┌────────
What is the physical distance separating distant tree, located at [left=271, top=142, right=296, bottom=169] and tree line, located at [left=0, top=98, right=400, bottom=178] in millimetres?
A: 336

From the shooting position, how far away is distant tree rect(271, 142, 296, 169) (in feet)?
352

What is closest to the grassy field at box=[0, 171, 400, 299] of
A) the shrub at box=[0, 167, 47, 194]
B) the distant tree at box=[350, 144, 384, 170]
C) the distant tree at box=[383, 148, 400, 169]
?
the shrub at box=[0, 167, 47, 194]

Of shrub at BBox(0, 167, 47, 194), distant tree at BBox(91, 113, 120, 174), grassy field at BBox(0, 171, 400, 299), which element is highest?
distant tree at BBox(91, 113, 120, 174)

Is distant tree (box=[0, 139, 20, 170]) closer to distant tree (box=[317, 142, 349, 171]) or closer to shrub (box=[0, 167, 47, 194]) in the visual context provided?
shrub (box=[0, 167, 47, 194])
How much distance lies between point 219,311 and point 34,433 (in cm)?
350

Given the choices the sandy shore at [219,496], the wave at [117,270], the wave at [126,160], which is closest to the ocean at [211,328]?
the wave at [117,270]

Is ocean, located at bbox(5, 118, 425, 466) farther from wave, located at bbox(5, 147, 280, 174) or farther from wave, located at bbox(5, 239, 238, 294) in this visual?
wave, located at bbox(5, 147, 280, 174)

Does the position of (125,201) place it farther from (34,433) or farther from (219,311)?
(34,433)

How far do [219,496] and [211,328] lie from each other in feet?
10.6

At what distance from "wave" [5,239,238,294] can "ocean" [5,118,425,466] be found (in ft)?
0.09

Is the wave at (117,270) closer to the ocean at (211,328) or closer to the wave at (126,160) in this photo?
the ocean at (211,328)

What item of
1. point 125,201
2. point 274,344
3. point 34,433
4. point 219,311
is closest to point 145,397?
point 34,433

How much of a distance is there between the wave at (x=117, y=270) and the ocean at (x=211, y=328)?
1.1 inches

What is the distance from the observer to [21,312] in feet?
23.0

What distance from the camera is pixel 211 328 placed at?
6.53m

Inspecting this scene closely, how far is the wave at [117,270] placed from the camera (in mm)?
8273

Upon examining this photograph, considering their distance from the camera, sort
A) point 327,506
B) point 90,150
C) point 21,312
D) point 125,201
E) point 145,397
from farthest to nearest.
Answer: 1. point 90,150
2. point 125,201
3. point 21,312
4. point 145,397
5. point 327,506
└────────
Could you transcribe the lines of the listing verbatim, starting at the line containing "What is the distance" and ending at the end of the listing, with both ends included?

* Solution to the problem *
What is the distance from the observer to [21,312] in feet?
23.0

What distance from the camera is pixel 211 328 placed at?
6.53m

Inspecting this scene closely, how far is the wave at [117,270] placed from the camera (in mm)?
8273

Upon examining this photograph, considering their distance from the camera, sort
A) point 327,506
B) point 90,150
C) point 21,312
D) point 125,201
E) point 145,397
from farthest to nearest.
Answer: 1. point 90,150
2. point 125,201
3. point 21,312
4. point 145,397
5. point 327,506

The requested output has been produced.